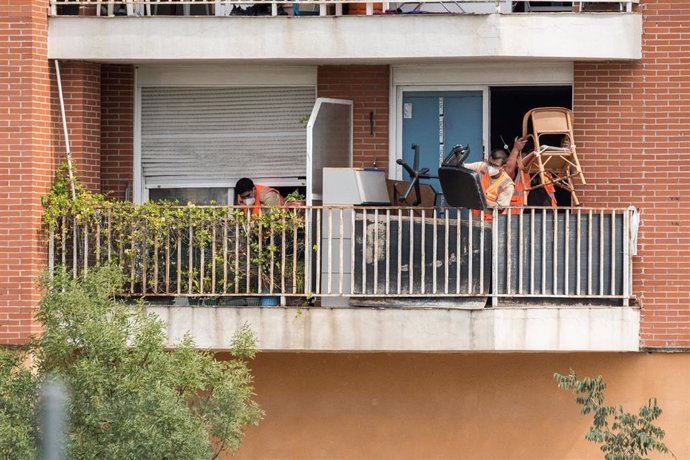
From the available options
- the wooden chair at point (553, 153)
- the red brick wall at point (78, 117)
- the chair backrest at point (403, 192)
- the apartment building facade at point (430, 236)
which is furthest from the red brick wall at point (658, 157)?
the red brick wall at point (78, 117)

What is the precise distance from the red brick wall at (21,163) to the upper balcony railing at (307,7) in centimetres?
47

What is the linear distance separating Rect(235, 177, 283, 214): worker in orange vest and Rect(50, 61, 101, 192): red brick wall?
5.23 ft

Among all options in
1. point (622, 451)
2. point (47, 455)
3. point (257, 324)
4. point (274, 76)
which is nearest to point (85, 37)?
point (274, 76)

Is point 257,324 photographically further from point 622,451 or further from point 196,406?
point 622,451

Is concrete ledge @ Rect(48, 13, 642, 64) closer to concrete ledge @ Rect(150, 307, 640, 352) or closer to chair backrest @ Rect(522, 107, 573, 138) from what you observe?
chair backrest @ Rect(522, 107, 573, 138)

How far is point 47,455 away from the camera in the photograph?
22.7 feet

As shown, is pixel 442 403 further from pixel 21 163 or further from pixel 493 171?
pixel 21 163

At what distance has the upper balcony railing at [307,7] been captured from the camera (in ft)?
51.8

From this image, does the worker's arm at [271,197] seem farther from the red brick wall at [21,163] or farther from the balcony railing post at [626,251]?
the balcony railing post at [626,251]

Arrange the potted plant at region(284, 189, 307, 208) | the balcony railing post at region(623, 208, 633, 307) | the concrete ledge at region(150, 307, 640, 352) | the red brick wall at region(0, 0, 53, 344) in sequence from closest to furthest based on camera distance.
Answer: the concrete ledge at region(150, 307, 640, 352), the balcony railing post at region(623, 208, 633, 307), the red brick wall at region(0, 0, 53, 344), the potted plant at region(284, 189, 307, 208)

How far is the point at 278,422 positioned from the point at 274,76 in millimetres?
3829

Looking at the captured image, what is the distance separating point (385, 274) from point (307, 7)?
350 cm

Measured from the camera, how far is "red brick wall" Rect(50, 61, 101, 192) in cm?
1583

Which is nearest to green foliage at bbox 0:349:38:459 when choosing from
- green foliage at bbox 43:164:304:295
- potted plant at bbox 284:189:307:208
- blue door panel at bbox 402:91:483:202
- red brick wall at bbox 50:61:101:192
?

Your instructions>
Scale the records between the line holding "Looking at the" and the end of the records, inclusive. Give those lines in full, requests included, with every distance figure in the answers multiplied by 2.5 and rounded to a whole number (halves up), and with the numbers in the requests left unchanged.

Response below>
Looking at the captured image, what is the distance separating point (385, 274) from point (307, 7)?
875 cm

Measured from the camera, how far is "red brick wall" Rect(50, 61, 101, 192) in cm?
3958

Which is nearest to green foliage at bbox 0:349:38:459 when choosing from
- green foliage at bbox 43:164:304:295
- potted plant at bbox 284:189:307:208
- blue door panel at bbox 402:91:483:202
- red brick wall at bbox 50:61:101:192
?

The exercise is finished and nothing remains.